Abbey Road in Amsterdam. Wer findet die Deutschen?

Auf dem Weg zu unserer Pension Homeland machten wir einen ersten touristischen Stop im Schiffahrtsmuseum, dessen Glasdach im Innenhof ein architektonisches Schmuckstück ist. Wir haben es dann auch ausreichend bewundert. Im Homeland checkten wir nur kurz ein, machten ein bisschen Katzenwäsche, tranken am Anleger des Hotels noch ein Aufwärmgetränk (wir hatten ja schon so lange nichts mehr gehabt) und begaben uns dann auf den Weg zu Ottos Domizil. Mit Stop an einem Museum. 20 Minuten Fußweg bis dorthin. Man merke sich bitte diese Zahl. Sie ist magisch!

Schönes Schifffahrtsmuseumsdach
Fast noch schöneres Schifffahrtsmuseumsdach

Auf dem Weg machten wir – wie schon vorab beschlossen – Halt in der Kirche „Ons‘ Lieve Heer op Solder“, die besterhaltene In-house-Kirche Amsterdams. Solche Art Kirchen wurden eingerichtet, da man den Katholizismus zwar irgendwie duldete, aber in der Öffentlichkeit nicht wirklich wahrnehmen wollte. Diese Kirche ist nun ein Museum.
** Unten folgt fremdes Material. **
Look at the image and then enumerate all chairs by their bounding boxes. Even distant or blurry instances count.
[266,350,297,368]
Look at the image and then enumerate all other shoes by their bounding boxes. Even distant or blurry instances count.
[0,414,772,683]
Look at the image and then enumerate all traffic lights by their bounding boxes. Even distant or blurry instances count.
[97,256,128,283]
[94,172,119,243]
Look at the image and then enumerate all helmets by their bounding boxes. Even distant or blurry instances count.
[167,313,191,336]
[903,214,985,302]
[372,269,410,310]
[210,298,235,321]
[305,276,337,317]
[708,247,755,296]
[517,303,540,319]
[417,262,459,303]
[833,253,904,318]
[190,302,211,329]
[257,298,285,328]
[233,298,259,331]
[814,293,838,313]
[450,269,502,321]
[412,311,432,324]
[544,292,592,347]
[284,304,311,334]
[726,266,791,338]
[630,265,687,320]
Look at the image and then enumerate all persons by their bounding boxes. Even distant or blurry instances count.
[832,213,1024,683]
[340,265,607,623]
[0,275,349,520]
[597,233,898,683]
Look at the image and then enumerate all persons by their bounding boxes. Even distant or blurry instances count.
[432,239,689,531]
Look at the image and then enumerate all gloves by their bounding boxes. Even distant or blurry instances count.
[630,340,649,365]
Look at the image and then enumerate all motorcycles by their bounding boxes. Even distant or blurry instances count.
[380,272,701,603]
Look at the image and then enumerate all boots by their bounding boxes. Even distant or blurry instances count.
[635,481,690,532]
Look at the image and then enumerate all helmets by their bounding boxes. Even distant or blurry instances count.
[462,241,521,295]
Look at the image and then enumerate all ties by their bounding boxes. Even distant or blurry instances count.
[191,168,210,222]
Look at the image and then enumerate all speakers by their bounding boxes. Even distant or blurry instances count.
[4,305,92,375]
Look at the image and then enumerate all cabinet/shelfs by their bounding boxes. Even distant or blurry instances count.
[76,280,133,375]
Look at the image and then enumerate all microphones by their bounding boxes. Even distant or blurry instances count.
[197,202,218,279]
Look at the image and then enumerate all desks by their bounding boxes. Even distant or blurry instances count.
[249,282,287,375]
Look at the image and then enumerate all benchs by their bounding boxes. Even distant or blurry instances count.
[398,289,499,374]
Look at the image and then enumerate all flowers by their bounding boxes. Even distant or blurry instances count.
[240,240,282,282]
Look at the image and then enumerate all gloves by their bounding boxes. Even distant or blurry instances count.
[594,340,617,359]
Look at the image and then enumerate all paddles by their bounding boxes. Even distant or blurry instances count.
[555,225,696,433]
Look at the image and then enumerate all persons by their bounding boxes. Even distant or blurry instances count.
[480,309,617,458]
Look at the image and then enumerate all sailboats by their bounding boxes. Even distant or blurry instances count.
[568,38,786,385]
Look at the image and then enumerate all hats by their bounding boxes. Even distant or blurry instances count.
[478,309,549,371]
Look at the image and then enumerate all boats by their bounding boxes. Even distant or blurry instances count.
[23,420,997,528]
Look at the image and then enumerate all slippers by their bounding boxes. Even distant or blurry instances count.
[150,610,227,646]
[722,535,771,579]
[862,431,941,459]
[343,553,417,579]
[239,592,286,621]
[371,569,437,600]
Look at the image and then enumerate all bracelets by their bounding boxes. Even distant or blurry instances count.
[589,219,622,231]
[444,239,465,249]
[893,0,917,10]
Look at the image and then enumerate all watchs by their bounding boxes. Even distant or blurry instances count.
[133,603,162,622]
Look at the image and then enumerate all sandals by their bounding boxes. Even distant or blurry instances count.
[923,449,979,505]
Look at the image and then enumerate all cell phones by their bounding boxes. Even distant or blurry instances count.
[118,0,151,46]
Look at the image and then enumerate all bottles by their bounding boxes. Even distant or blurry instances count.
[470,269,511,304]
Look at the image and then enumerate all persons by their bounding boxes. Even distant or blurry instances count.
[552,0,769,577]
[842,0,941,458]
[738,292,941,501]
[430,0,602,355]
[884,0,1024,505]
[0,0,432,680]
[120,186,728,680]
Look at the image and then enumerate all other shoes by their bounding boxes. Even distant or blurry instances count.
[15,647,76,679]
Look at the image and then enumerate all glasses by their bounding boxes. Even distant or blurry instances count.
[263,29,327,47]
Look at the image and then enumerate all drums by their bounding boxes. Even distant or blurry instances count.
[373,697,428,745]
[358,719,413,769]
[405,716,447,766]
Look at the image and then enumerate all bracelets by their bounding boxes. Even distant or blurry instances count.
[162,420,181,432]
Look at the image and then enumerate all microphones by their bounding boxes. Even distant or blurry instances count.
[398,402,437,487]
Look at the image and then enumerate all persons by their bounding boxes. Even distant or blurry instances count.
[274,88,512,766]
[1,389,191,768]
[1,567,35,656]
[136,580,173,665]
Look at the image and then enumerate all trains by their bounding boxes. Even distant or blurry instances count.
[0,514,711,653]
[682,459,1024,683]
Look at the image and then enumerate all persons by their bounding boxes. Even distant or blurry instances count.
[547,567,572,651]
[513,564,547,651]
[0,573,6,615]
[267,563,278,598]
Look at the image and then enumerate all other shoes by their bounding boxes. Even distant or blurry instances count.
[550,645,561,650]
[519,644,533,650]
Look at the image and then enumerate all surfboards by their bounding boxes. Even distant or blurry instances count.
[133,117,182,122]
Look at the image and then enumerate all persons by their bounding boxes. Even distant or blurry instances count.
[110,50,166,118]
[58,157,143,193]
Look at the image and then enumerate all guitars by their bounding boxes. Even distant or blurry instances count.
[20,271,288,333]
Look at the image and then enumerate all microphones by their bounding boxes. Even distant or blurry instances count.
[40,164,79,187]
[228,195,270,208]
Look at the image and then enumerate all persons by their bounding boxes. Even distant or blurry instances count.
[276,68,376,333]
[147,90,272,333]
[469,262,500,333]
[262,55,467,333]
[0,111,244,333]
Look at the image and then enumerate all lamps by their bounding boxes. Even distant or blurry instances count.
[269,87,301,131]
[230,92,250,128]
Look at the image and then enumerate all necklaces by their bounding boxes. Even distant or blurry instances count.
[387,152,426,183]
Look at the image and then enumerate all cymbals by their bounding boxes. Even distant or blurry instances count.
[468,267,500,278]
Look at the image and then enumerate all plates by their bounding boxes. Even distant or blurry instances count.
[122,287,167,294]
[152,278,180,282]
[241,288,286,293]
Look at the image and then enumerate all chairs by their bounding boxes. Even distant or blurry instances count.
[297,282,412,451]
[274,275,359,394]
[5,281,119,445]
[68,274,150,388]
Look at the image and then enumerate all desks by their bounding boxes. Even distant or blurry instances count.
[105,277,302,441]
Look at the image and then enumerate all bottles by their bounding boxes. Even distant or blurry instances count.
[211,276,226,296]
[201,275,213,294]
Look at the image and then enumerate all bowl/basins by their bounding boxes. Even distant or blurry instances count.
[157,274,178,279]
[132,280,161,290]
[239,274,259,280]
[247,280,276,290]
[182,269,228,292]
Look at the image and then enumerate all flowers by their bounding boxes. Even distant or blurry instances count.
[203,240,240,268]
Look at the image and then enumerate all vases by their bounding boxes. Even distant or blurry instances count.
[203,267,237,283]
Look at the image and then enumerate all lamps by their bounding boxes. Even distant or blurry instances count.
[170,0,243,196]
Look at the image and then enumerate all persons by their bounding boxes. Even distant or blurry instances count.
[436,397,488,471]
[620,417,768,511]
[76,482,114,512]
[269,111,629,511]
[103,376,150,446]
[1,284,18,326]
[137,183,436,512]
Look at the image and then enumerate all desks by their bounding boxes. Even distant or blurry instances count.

Mit dem sehr informativem Audioguide wirklich einen Besuch wert, erstens wegen der interessanten Geschichten über die Bewohner/Betreiber dieser Kirche (u.a. der deutsche Kaufmann Jan Hartmann) als auch vor dem Hintergrund des nicht einfachen Zusammenlebens konkurrierender Religionen im 17. Jahrhundert.

Dies ist KEIN Callcenter!

Eine Ausstellung des israelischen Künstlers Eran Shakine „A Muslim, a Christian and a Jew“, die sehr humoristisch Gemeinsamkeiten der Religionen aufzeigt, vervollständigte den Besuch der Kirche unter dem Dachboden.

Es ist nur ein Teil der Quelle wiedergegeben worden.